D'après l'article sur les fugues d'adolescents, de combien le nombre de fugues chez les 13-17 ans augmente-t-il chaque année ? Répondez en une phrase, s'il vous plaît.

**** TEXTE À LIRE ****

Il n'y a jamais eu autant d'adolescents en fugue
vendredi 28 mars 2008 | Le Parisien
Le nombre d'adolescents en fugue ne cesse d'augmenter en France. L'an dernier, 45 000 jeunes ont fui le domicile parental ou le foyer d'accueil. Un phénomène tabou qui plonge les familles dans un grand désarroi. Les associations alertent !
ÇA VA de la porte qui claque pour quelques jours... à la disparition qui s'éternise et plonge les parents dans l'angoisse. En France, l'an dernier, près de 45 000 fugues d'adolescents ont été enregistrées.
Sans compter toutes celles qui ne sont pas signalées. Or ce chiffre déjà fou ne cesse d'augmenter dans l'indifférence quasi générale, comme en témoigne l'équipe de SOS Enfants disparus* qui organise aujourd'hui à Paris un colloque sur ce thème. « Le nombre de fugues chez les 13-17 ans explose de 10 % chaque année », se désole Arnauld Gruselle, directeur de la Fondation pour l'enfance à l'origine de ce dispositif d'aide aux parents, créé en 2004. « Ça devient presque aussi important que la maltraitance. Mais curieusement, la fugue ne suscite aucun intérêt. Elle est considérée comme un symptôme, pas comme une mise en danger...Alors qu'un ado à la rue est un enfant en danger. »
Pendant un an, un groupe de travail constitué de spécialistes (juriste, psychologue, commissaire...) a planché sur des solutions, qui seront soumises à la nouvelle secrétaire d'Etat chargée de la Famille, Nadine Morano. Que ce soit pour les « fugues du bout de la rue », ses SOS brefs et qui ne se renouvellent pas forcément, ou pour les fugues à répétition qui mènent à l'errance, le constat est inquiétant : les fugueurs sont de plus en plus jeunes, souvent plus proches de 15 ans que de 17 ans.
Epauler la famille
Et tout reste à imaginer pour prévenir leur geste, les prendre en charge durant leur escapade ou éviter la récidive en épaulant toute la famille au retour du fugueur. Les structures exemplaires, comme Paris Ados services (lire page 3), se comptent sur les doigts de la main. « Il faudrait développer les possibilités d'accueil temporaires pour les jeunes », conclut le groupe de travail. « Mais aussi créer des réseaux spécial fugues dans chaque département, ouvrir une ligne d'écoute téléphonique pour les fugueurs, et même mieux accueillir leurs parents au commissariat... »

**** DONNÉES FOURNIES ****

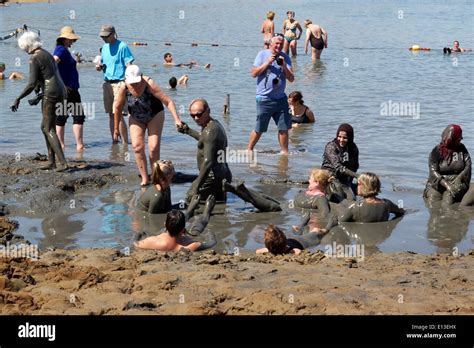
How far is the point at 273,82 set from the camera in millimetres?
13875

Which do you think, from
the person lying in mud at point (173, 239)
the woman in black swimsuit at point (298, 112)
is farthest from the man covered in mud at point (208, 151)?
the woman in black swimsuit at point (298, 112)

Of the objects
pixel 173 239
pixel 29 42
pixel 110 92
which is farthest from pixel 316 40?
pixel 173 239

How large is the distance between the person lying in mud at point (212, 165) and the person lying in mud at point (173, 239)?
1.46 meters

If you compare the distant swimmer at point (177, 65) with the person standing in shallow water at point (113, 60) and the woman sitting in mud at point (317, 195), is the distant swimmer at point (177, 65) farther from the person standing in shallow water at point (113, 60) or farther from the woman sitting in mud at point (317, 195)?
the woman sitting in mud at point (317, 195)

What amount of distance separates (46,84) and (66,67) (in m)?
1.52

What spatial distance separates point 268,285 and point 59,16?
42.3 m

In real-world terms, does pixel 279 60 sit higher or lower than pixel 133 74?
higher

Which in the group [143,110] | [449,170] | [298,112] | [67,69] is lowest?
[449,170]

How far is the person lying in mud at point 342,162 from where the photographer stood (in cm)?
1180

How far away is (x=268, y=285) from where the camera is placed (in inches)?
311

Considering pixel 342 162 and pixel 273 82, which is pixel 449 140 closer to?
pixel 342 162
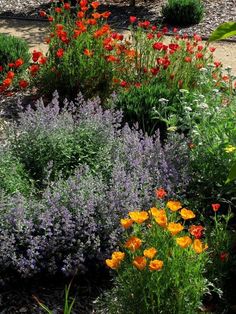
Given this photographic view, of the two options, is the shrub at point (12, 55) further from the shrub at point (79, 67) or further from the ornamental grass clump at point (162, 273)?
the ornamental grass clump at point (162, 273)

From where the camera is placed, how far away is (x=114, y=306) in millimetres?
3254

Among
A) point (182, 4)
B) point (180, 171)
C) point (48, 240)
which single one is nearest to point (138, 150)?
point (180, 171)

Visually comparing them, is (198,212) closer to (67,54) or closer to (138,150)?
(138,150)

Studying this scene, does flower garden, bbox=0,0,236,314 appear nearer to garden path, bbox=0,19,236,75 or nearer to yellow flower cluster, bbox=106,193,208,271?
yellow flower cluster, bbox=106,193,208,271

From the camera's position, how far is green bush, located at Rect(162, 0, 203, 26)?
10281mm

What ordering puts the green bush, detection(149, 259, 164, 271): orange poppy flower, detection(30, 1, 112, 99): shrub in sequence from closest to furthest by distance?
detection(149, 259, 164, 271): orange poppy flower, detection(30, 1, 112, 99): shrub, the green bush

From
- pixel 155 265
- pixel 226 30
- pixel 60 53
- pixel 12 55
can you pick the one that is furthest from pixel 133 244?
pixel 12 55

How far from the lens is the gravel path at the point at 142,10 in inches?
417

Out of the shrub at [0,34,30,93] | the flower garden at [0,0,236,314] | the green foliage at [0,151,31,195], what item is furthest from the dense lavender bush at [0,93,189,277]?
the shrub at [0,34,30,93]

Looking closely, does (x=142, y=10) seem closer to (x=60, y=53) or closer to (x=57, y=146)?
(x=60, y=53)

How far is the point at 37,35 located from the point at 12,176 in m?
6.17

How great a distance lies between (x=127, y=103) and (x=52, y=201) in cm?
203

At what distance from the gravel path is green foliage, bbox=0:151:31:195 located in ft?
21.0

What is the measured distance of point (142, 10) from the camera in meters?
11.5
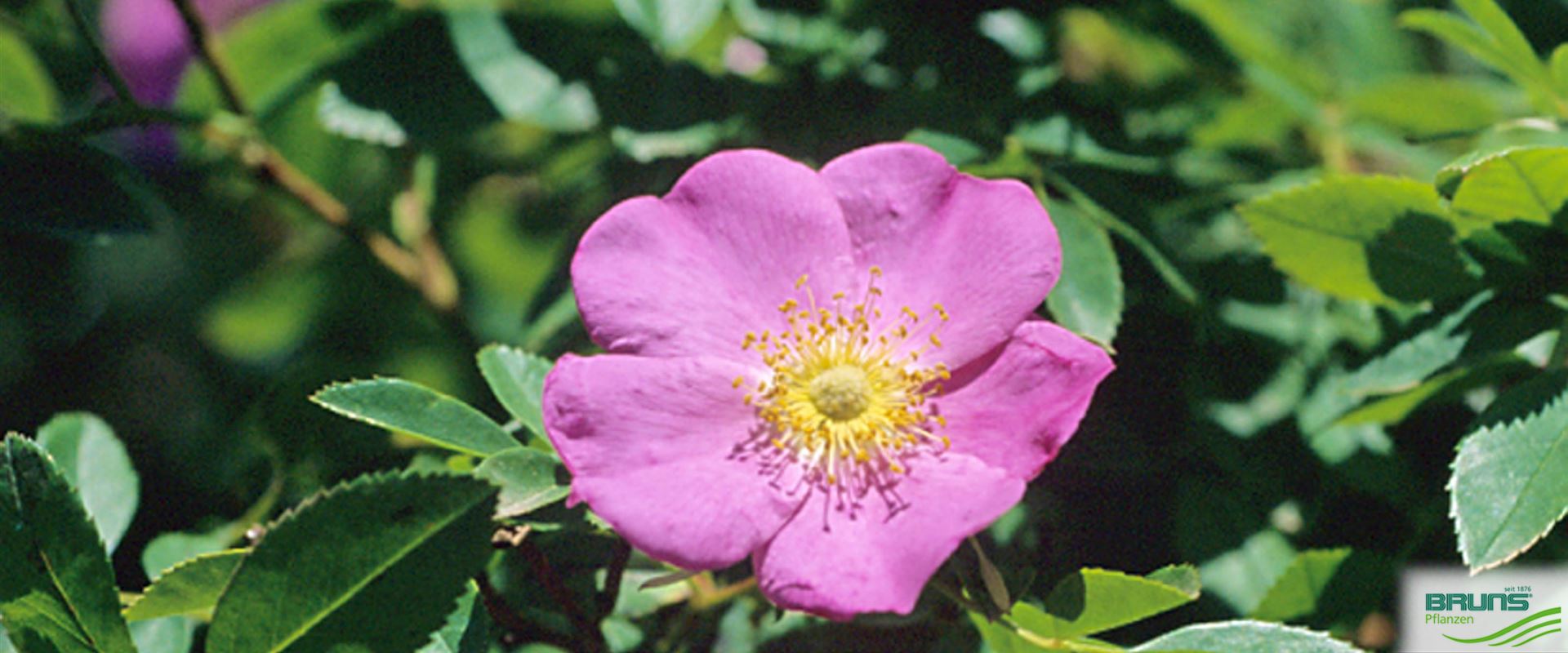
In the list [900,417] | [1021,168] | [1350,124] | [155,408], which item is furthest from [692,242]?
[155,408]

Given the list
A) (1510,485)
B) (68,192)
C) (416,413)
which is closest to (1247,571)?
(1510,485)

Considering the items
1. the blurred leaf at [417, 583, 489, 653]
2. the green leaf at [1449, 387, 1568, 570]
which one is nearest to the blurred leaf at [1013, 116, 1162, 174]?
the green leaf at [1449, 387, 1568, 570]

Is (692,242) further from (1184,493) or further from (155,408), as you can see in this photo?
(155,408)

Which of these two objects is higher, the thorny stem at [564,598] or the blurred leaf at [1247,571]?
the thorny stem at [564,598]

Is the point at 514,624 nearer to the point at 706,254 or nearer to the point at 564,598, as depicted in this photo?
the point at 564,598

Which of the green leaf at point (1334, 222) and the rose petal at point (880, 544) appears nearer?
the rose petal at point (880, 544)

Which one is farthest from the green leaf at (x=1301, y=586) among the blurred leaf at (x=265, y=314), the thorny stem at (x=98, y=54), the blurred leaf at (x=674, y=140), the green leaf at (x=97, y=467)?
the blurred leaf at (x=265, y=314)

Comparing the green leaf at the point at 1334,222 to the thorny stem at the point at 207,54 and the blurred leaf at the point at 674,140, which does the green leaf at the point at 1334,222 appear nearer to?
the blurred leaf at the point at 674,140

****

CORRIGÉ
Le nombre de fugues chez les 13-17 ans augmente de 10 % chaque année.